Não havendo muito assunto de conversa entre nós, passámos a glosar com a política, de que ele gostava e tinha alguma informação vinda dos noticiários que ouvia e dos Jornais que ia desfolhando na loja. Conhecia, de nome obviamente, os líderes políticos portugueses e internacionais. Gostava da Merkel, mulher que os tinha, dizia ele, sem eu fazer ideia ao que se referia. O Chico, amigo do peito do João, tornou-se seu companheiro e ajudava-o nas noites em que se iam abastecer ao Mercado Abastecedor. Entre ajudas-me aqui e eu ajudo ali, fizeram-se amigos: eles os dois, nós os dois e nós os três.

Merkel era assunto obrigatório e autonomeámos-nos seus conselheiros na zona do Ingote e Monte Formoso. Feia mas tesa, dizia ele. Devia vir para cá uns tempos, acrescentava o Chico. E por aí fora, semanas, meses e anos a fio.

Última conversa, há dias, ele para mim: está cá no próximo fim-de-semana? Em princípio sim, respondi. Temos que ir a Berlim. Alguma urgência? Perguntei. Ela telefonou-me. Então temos que ir, para nos chamar deve ser importante, adiantei. Muito importante diz-me o Chico. Ela está a ensacar os milhões daquela coisa, está a ver os milhões que creio lhe chamam Fundos de Recuperação ou coisa parecida, e quer a nossa opinião. É simples Chico, que mande, mas vamos quando? No domingo temos um “rápido” às 6 da manhã e vamos nesse. Mas o que é que ela quererá? Perguntei de novo. Quer duas coisas, explica o Chico. Quer saber se os 120 milhões de euros por semana, durante dez anos, chegam e quer ter a certeza que o pessoal aqui da zona vai receber algum. Ela sabe que o nosso país não é muito bom a fazer contas e quer que a gente tome conta disso. Oh Chico mas você depois controla a coisa? Controlo como? Vai tudo lá para baixo e a gente aqui, você já sabe como é. Fica a ver navios. Entraram clientes e a coisa ficou por aqui.

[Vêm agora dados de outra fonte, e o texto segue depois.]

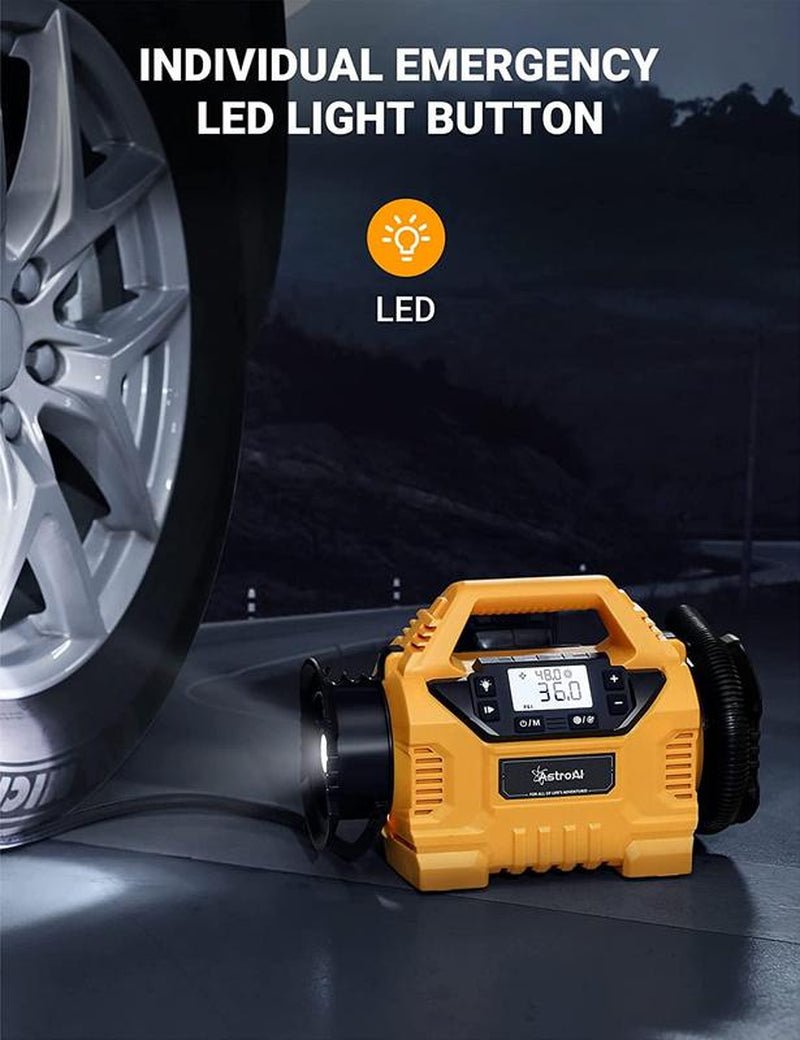 Astroai Cordless Tire Inflator Portable Air Compressor for Car 160PSI with HD Screen, 3 Power Sources & Dual Powerful Motors, Heavy Duty Air Pump Inflation/Deflation Father Day Gifts - Lacatang Shop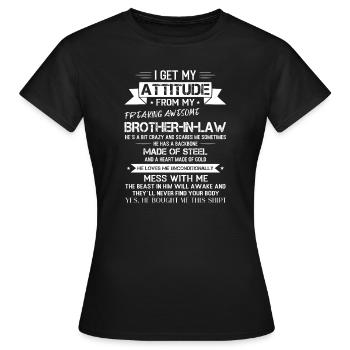 Beau-frère beau-frère cadeau - T-shirt Femme - noir - Devant - AI Model Female 172 dark (172cm)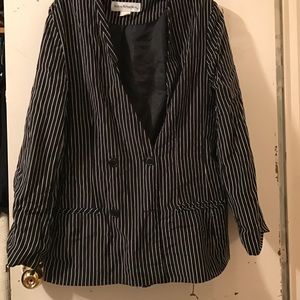 Vintage Black/White Pinstriped Blazer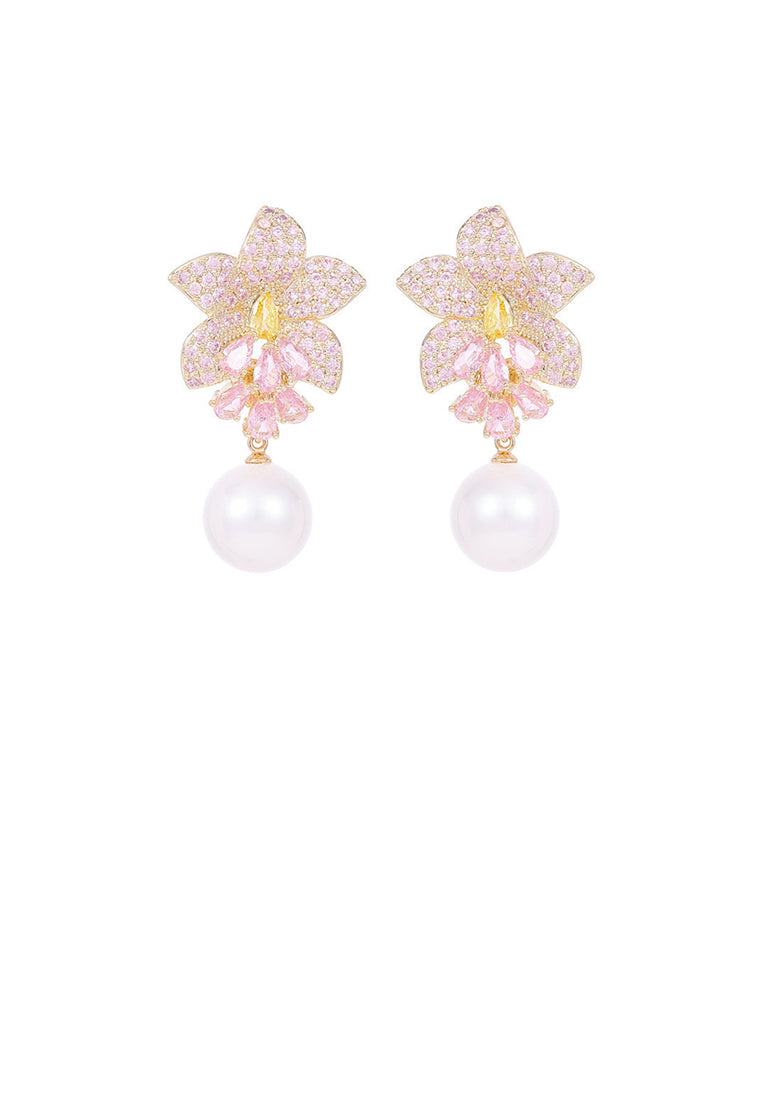 Fashion and Elegant Plated Gold Flower Imitation Pearl Earrings with Pink Cubic Zirconia - Luxurious Look - Vibrant Color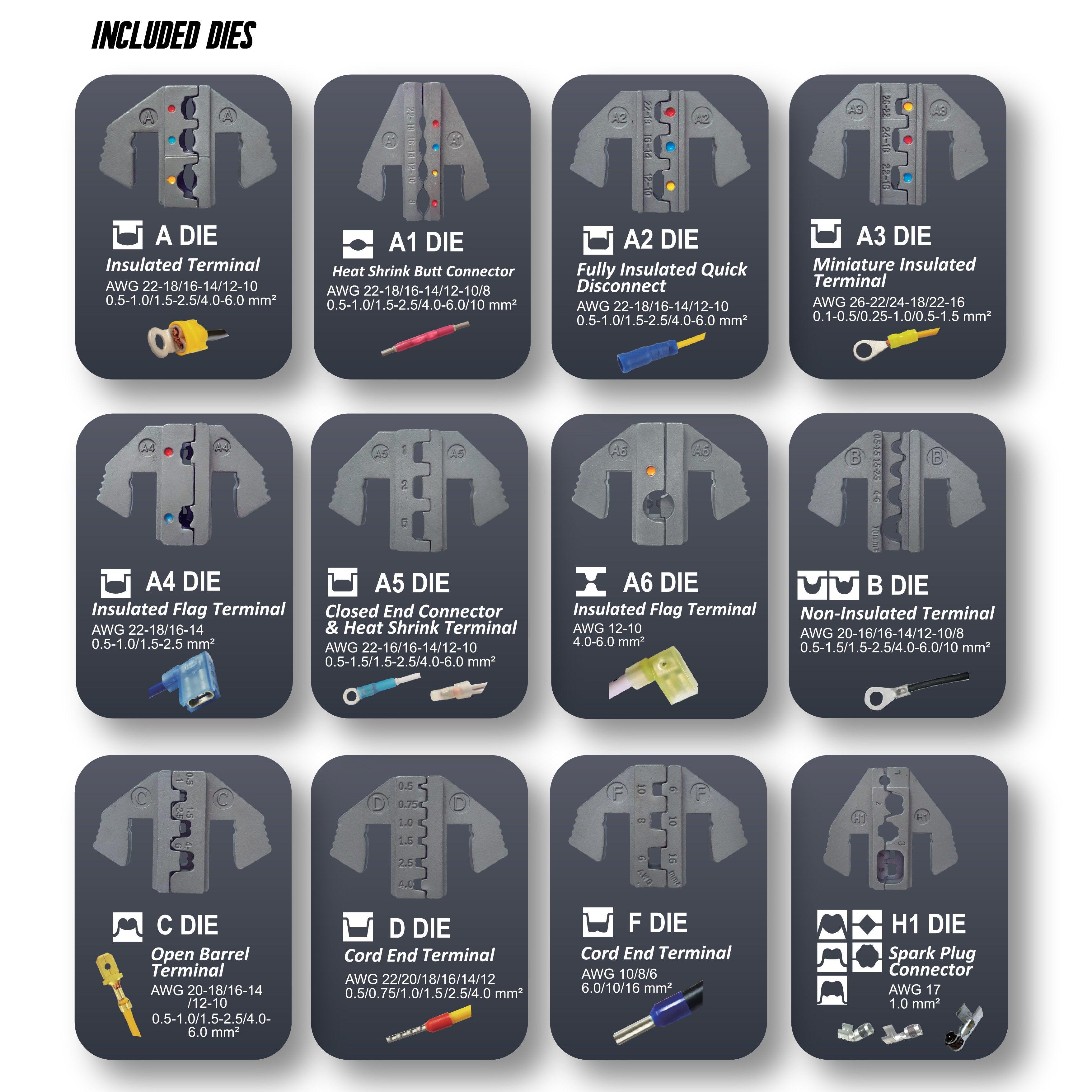 Interchangeable Ratcheting Terminal Crimper Set - 12 Die Sets with Wire Strippers - Tool Guy Republic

Era quarta ou quinta-feira. Não voltei a ver o Chico. Na segunda, vou à loja e pergunto, em rotina: o Chico ainda não veio? Ele anda bom?

Não veio nem vem. Como? Perguntei. Sim, não vem. Está lá em baixo amarrado ao poste. Passou-me pela cabeça a possibilidade de um acidente mas recusei a ideia, tanto mais que o Chico não tinha carro. Mas podia ir com alguém e, incrédulo, saí e espreitei o poste. Sim, estava lá uma comunicação fúnebre. Mas de longe, não dava para ver. Fui. Meio a medo, como se algo me empurrasse para a frente e me puxasse para trás. Era o Chico. Ali, todo garboso numa foto tirada há muitos anos. Garboso, mas ali. A dizer-nos que tinha partido. De repente, ou quase, soube depois.

Pronto. Eu calo-me. Sei que a vida é assim. Sofrida. A morte também. Traiçoeira. Mas por cada um de nós, só um deveria morrer. E o que a vida me vai ensinando é que muitos, muita gente que conheci, provavelmente todos afinal, morre um, e qualquer coisa. Morre ele e leva de nós a tal qualquer coisa que às vezes nos causa uma dor enorme. Morre também um pouquinho de nós.

Que os três – porque agora é dos três que falamos – o Miguel, a Carolina e o Chico – agora – sejam mais felizes lá onde estiverem, já que aqui onde viveram o não foram.